Jakarta, Aktual.com – Kementerian Pertanian (Kementan) mengimbau setiap daerah secara serius memperketat pencegahan penyebaran penyakit Jembrana pada sapi, dengan meningkatkan pengawasan terhadap lalu lintas ternak tersebut.
Direktur Jenderal Peternakan dan Kesehatan Hewan Kementan Agung Suganda mengatakan bahwa upaya itu penting dilakukan, salah satunya di Provinsi Sulawesi Tenggara (Sultra), yang beberapa daerah telah terdeteksi penyakit hewan tersebut.
“Menyusul kali pertama terjadinya wabah penyakit Jembrana yang menyerang sapi Bali di Kabupaten Bombana, Provinsi Sulawesi Tenggara, maka kami mengimbau agar setiap daerah serius memperketat upaya pencegahan dengan meningkatkan pengawasan terhadap lalu lintas ternak,” kata Agung dalam keterangan di Jakarta, Selasa (5/11).
Dia menekankan bahwa hal itu penting diterapkan agar dapat mencegah penyebaran penyakit yang telah menginfeksi ratusan sapi di beberapa kabupaten di Sultra.
“Kementan melalui Balai Besar Veteriner Maros telah mengkonfirmasi tujuh sampel positif Jembrana dari 55 sampel yang diuji pada 11 Oktober 2024,” ucap Agung.
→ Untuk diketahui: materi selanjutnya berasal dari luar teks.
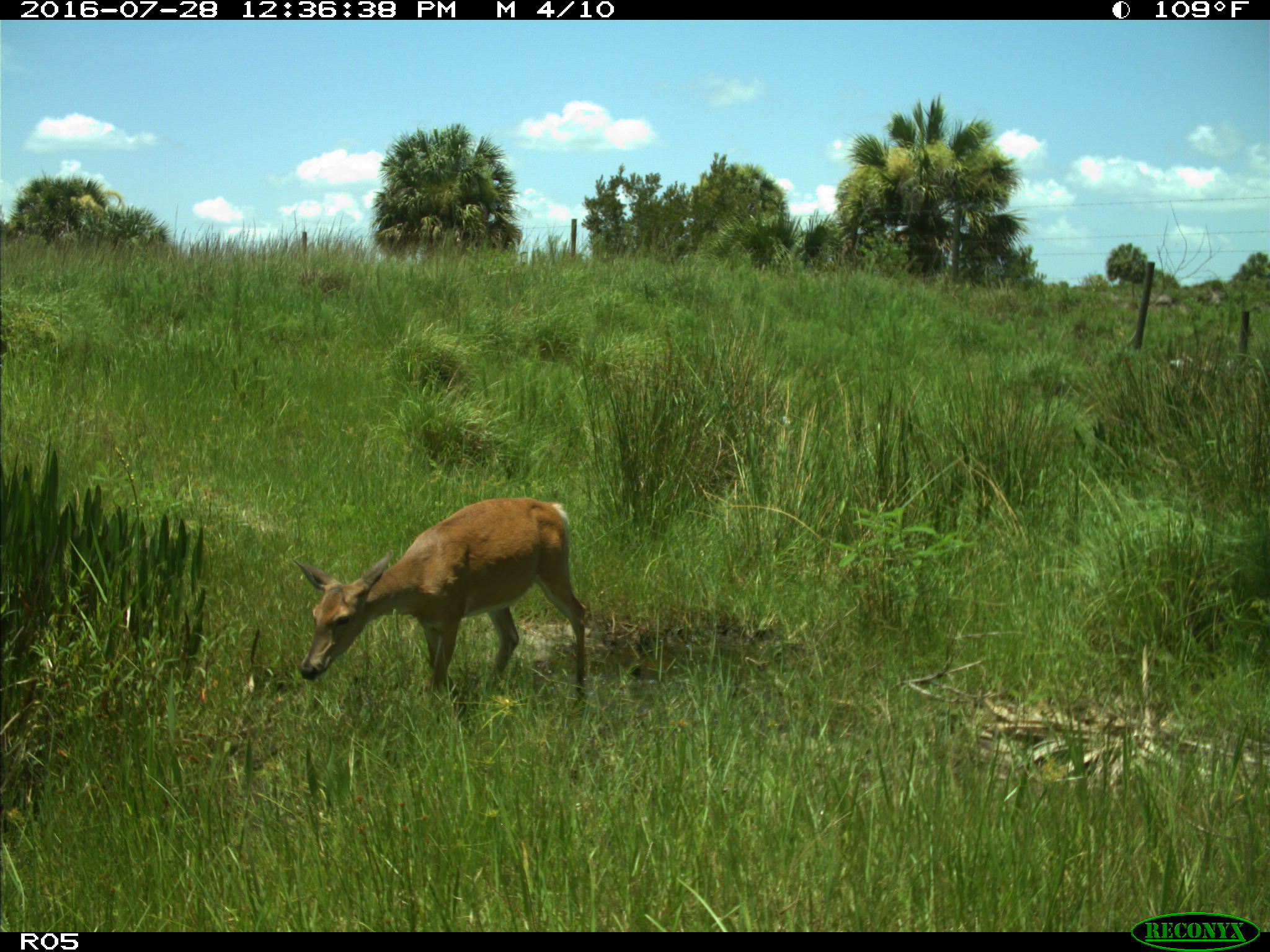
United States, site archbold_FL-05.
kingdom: Animalia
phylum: Chordata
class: Mammalia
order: Artiodactyla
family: Cervidae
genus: Odocoileus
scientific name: Odocoileus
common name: deer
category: unidentified deer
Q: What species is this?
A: Unidentified deer (deer) (Odocoileus).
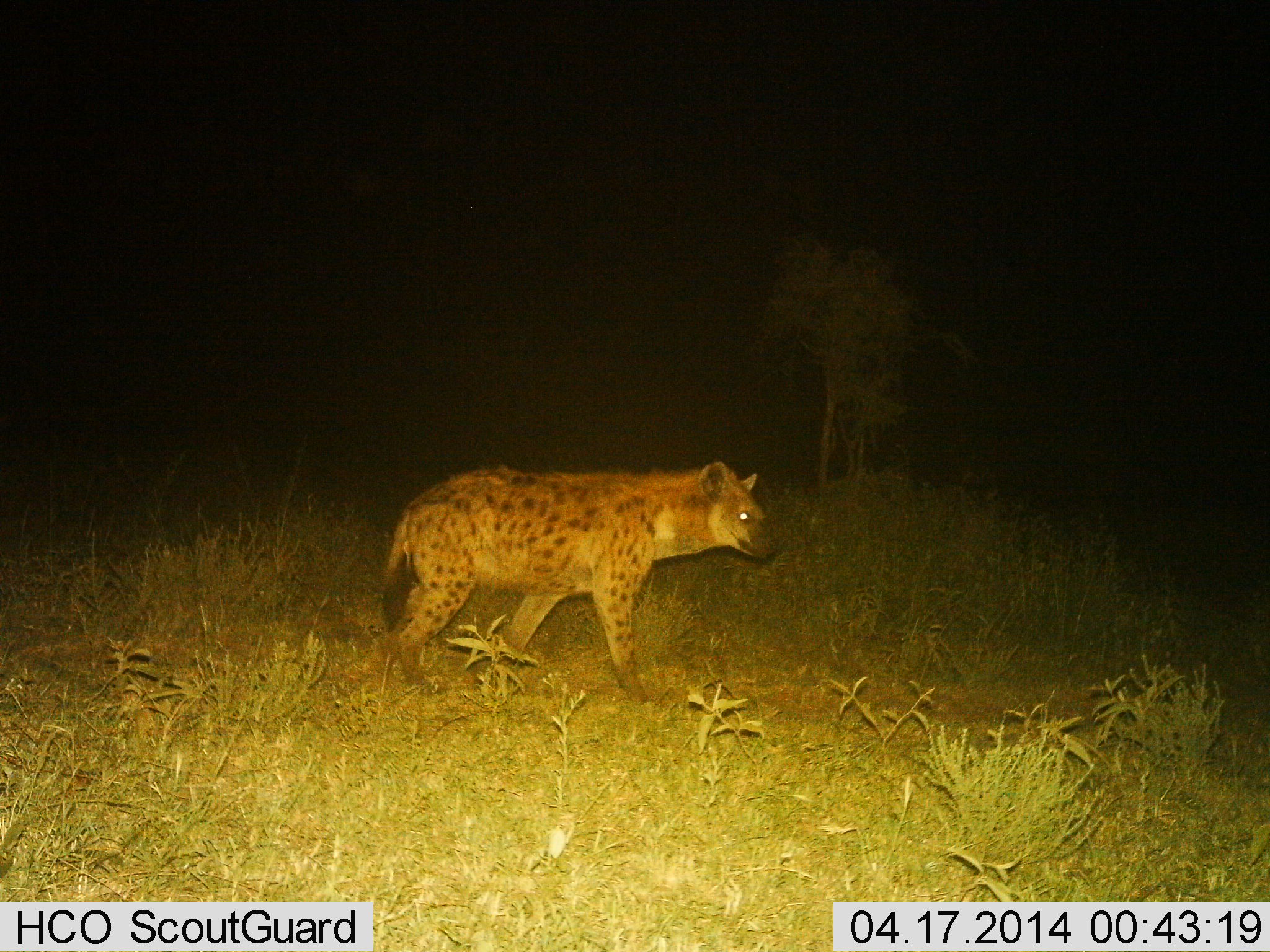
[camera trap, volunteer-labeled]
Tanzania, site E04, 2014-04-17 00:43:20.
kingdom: Animalia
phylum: Chordata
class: Mammalia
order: Carnivora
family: Hyaenidae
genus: Crocuta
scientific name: Crocuta crocuta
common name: spotted hyena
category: hyenaspotted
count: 1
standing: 23%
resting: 0%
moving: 80%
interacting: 0%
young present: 0%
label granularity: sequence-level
Agung juga menyebutkan bahwa berdasarkan data dari Dinas Tanaman Pangan dan Peternakan Sultra yang diperoleh melalui Sistem Informasi Kesehatan Hewan (iSIKHNAS), terdapat 422 ekor sapi yang terlapor terjangkit, tersebar di enam kabupaten; Bombana, Kolaka, Kolaka Timur, Konawe, Konawe Selatan, dan Konawe Utara.
“Meskipun angka kematian ternak kini mulai melandai berkat langkah biosekuriti dan pengobatan, Kementan tetap memperingatkan pentingnya pengawasan dan pengendalian penyakit,” jelasnya.
Dia menjelaskan Jembrana merupakan penyakit yang disebabkan oleh virus yang hanya menyerang sapi Bali dan menyebabkan kerugian ekonomi yang cukup besar dengan angka kematian yang dapat mencapai 100 persen.
Penyakit itu ditandai dengan gejala demam, peradangan selaput lendir, pembesaran kelenjar limfa, dan pada beberapa kasus, keringat darah.
Penularan biasanya terjadi melalui kontak langsung antara sapi yang sakit dan sehat, meskipun nyamuk dan serangga lainnya juga dianggap dapat menyebarkan virus itu.
Penggunaan jarum suntik berulang saat vaksinasi juga menjadi salah satu potensi penularan.
Agung menyatakan bahwa vaksinasi adalah metode pengendalian paling efektif untuk mengatasi penyakit Jembrana, di samping pemberian vitamin, obat-obatan, dan desinfektan di area peternakan.
“Kami telah mengirimkan pasokan obat-obatan, vitamin, dan desinfektan ke Dinas Tanaman Pangan dan Peternakan Provinsi Sultra pada 24 Oktober 2024 lalu,” ungkapnya.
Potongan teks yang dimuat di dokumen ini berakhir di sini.